South Africa's Q2 2024 Economic (GDP) Growth
Economic growth in South Africa has started to recover, albeit slowly
Key Takeaways from South Africa's Q2 2024 Economic Growth
- South Africa’s GDP grew by 0.4% in the second quarter of 2024, improving from a revised -0.1% growth in the first quarter.
- The finance, real estate, and business services sectors were major contributors, growing by 1.3% and adding 0.3 percentage points to GDP growth. The trade, catering, and accommodation industry increased by 1.2%, while the manufacturing sector rose by 1.1%, with significant contributions from motor vehicles, parts, food and beverages, and basic metals. However, the transport, storage, and communication sector and the agriculture, forestry, and fishing sector both declined, detracting from GDP growth.
- Final household consumption expenditure (HFCE) rose by 1.4%
- Final consumption expenditure increased by 1.0%, although gross fixed capital formation declined by 1.4%.
- There was a significant build-up in inventories, with a seasonally adjusted and annualised increase of R9.6 billion.

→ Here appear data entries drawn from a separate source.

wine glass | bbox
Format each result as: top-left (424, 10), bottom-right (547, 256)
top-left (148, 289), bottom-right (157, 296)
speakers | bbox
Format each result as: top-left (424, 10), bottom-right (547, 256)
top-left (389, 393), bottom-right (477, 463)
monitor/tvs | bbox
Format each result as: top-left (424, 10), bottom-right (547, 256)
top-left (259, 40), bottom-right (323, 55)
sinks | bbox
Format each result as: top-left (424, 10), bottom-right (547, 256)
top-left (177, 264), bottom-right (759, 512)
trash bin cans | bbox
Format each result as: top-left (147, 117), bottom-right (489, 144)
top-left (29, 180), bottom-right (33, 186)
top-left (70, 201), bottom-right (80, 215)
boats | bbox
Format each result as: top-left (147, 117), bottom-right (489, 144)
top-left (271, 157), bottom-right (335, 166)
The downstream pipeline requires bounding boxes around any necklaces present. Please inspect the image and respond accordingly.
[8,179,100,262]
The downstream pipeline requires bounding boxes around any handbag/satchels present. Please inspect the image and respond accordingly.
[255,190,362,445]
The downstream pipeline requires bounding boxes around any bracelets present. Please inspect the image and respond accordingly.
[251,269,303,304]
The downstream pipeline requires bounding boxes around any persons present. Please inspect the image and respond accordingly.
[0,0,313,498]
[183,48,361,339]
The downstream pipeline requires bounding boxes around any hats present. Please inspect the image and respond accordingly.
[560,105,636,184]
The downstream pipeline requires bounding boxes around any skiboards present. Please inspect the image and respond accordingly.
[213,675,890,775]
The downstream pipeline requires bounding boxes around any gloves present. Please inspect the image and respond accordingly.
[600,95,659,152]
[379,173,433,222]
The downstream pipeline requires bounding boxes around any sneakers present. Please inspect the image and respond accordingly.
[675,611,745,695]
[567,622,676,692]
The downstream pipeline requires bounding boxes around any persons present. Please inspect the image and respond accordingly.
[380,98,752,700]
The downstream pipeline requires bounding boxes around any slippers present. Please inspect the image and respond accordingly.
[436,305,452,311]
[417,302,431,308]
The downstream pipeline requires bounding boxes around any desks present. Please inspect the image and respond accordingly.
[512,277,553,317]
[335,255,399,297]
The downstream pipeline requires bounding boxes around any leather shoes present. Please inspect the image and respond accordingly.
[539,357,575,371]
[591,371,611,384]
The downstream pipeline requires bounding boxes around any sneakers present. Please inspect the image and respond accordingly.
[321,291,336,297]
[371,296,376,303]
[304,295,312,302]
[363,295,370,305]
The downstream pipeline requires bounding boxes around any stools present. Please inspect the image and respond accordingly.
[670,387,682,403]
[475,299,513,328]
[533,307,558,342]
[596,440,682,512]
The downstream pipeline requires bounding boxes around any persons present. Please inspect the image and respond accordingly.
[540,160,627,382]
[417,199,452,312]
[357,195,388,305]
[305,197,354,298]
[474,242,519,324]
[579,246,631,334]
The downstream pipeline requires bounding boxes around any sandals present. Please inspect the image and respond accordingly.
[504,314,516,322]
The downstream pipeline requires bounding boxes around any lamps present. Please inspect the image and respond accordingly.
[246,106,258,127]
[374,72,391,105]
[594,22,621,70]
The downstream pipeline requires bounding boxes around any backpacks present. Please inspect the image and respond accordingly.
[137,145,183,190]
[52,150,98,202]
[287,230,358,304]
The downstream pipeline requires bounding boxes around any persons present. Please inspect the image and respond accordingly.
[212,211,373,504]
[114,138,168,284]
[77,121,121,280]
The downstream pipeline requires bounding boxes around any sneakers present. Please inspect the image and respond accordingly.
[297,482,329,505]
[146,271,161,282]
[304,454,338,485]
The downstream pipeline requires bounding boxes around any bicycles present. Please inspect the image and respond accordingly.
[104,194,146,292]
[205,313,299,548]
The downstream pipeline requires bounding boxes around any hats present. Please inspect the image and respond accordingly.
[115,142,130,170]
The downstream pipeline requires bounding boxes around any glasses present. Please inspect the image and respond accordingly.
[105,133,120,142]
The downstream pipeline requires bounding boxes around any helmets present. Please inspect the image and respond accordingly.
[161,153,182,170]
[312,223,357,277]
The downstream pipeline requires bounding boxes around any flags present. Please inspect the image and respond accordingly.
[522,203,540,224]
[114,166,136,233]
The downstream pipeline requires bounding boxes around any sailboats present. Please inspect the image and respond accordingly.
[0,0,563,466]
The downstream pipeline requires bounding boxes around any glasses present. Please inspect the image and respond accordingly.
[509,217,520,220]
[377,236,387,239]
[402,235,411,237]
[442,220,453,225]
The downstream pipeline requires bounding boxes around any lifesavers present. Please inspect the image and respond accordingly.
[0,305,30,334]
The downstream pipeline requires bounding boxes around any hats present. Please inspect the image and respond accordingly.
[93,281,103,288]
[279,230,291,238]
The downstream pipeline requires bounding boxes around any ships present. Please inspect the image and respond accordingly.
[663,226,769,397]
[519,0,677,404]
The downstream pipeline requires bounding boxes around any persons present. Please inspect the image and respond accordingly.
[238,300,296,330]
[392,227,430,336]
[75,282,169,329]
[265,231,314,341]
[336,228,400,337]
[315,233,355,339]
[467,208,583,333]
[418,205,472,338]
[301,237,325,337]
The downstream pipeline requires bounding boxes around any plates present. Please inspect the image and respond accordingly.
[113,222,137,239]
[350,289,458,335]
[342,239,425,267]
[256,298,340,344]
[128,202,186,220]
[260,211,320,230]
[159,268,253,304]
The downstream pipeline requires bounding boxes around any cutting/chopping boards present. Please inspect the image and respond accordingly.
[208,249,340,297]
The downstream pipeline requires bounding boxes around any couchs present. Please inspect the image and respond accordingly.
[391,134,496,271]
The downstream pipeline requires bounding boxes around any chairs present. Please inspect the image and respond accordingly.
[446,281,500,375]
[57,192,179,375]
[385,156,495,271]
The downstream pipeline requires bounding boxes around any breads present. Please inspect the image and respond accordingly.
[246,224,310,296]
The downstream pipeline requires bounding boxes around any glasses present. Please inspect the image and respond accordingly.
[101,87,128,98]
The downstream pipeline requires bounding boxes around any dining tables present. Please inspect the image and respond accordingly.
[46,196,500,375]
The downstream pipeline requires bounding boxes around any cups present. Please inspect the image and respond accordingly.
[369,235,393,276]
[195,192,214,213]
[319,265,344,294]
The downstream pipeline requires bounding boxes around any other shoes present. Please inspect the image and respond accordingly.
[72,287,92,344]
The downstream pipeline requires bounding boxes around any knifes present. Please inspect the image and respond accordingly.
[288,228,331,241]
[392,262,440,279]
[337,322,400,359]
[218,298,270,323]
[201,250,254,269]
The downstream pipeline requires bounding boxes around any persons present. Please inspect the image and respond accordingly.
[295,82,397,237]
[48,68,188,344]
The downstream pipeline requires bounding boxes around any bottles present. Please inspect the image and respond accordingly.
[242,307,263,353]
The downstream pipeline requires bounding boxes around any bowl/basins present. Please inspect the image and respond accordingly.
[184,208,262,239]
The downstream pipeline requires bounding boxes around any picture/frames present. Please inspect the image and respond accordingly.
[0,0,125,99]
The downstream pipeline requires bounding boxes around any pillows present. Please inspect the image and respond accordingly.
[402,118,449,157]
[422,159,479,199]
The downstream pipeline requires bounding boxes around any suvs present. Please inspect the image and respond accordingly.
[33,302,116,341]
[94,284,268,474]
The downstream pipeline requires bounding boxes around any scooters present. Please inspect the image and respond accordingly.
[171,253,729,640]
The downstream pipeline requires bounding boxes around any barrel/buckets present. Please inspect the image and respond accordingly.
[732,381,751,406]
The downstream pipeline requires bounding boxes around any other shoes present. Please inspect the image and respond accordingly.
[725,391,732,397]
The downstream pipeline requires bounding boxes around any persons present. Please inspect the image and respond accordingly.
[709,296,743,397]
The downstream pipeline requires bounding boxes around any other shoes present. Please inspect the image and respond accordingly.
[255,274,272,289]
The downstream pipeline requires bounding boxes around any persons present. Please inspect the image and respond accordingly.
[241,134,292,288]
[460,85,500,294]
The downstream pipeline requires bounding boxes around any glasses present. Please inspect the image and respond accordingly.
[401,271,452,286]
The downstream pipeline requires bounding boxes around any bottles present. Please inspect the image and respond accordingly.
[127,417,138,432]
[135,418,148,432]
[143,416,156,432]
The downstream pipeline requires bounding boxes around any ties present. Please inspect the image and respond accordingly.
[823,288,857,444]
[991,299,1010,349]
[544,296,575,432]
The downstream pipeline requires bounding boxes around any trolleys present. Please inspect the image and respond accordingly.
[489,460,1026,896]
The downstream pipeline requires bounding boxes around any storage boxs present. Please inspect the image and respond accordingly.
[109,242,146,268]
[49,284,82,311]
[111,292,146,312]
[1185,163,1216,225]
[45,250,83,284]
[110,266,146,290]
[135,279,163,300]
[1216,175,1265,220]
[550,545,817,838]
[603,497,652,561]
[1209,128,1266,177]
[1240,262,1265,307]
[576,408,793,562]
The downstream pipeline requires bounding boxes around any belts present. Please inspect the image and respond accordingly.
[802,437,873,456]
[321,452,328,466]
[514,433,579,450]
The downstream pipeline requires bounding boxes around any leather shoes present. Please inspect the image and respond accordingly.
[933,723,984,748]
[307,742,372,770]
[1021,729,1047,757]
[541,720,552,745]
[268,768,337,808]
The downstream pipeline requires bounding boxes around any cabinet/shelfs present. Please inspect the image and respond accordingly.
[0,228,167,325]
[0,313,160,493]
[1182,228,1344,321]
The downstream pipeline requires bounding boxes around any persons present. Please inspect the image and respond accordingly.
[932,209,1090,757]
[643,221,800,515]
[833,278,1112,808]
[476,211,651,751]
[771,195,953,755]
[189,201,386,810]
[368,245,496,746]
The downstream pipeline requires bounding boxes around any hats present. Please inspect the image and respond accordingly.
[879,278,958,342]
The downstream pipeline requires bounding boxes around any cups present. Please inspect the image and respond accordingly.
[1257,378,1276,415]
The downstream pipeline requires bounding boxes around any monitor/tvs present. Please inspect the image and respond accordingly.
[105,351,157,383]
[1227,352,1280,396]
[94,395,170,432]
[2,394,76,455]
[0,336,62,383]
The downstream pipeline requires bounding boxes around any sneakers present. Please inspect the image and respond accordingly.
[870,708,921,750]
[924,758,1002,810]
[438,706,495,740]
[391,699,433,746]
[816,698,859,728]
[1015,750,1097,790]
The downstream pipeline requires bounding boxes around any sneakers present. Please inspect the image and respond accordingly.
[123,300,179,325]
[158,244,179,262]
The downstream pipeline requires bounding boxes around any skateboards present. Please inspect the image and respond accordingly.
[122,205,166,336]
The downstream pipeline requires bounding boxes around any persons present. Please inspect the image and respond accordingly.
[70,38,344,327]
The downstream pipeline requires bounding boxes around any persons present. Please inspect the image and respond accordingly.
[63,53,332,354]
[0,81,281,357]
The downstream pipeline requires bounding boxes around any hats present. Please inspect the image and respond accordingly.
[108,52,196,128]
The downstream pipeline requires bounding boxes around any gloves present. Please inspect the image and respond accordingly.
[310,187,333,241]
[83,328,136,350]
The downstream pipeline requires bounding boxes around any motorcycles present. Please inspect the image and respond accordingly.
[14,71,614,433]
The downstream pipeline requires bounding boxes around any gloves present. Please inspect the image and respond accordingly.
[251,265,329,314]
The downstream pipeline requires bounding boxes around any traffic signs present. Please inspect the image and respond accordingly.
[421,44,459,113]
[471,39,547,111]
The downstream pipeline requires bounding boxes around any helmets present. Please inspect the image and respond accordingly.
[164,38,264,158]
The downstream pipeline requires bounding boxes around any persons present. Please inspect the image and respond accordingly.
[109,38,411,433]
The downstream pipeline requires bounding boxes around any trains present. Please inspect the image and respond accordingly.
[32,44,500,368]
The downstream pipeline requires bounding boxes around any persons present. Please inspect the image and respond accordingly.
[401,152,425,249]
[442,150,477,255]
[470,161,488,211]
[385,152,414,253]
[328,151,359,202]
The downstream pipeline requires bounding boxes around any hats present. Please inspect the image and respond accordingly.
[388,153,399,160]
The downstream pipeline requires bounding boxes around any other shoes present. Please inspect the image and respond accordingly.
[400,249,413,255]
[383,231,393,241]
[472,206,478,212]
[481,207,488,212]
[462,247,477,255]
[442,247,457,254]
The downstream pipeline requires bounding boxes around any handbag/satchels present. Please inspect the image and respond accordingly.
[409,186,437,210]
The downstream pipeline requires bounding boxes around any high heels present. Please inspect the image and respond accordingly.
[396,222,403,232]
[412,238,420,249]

Economic Growth in South Africa: Q2 2024
GDP growth and sector contributions
South Africa’s gross domestic product (GDP) grew by 0.4% in the second quarter of 2024, an improvement from the stagnant (revised) -0.1% growth in the first quarter. The finance, real estate, and business services sectors were significant contributors, increasing by 1.3% and adding 0.3 percentage points to the overall GDP growth. Specific economic activities like financial intermediation, real estate, and other business services saw increased activity. The trade, catering, and accommodation industry also saw a rise of 1.2%, contributing 0.1 percentage points, reflecting increased activities in wholesale, retail trade, and accommodation.
The manufacturing sector, contributing 1.1%, saw growth in six out of ten divisions, notably in motor vehicles, parts and accessories, food and beverages, and basic metals. The electricity, gas, and water sectors grew by 3.1%, adding another 0.1 percentage points, driven by increases in production and consumption. However, the transport, storage, and communication sector decreased by 2.2%, detracting 0.2 percentage points, mainly due to lower land transport and support services activities. The agriculture, forestry, and fishing sector also declined by 2.1%, contributing negatively by 0.1 percentage points.
Expenditure on GDP
In terms of expenditure, real GDP increased by 0.5% in the second quarter, bouncing back from a 0.1% decrease in the first quarter.
Household final consumption expenditure (HFCE) rose by 1.4%, contributing 0.9 percentage points to overall growth. The highest growth rates within HFCE were observed in services and semi-durable goods categories, especially in expenditures on clothing, footwear, and food and non-alcoholic beverages.
Final consumption expenditure by the government increased by 1.0%, adding 0.2 percentage points, driven by higher purchases of goods and services and employee compensation. However, gross fixed capital formation decreased by 1.4%, subtracting 0.2 percentage points from GDP growth. The decline was primarily due to reductions in other assets, construction works, and machinery, and other equipment.
Trade and inventory impact
Inventories saw a significant build-up with a seasonally adjusted and annualised increase of R9.6 billion. This was driven by substantial contributions from the trade, catering and accommodation, manufacturing, finance, real estate, and business services sectors. However, net exports contributed negatively to GDP expenditure as exports of goods and services decreased by 0.4%, influenced by lower trade in vegetable products, mineral products, and vehicles. In contrast, imports increased by 1.7%, driven by higher trade in vehicles, mineral products, and textiles.
Overall, South Africa's economy exhibited mixed signals with some sectors showing significant growth and others facing declines.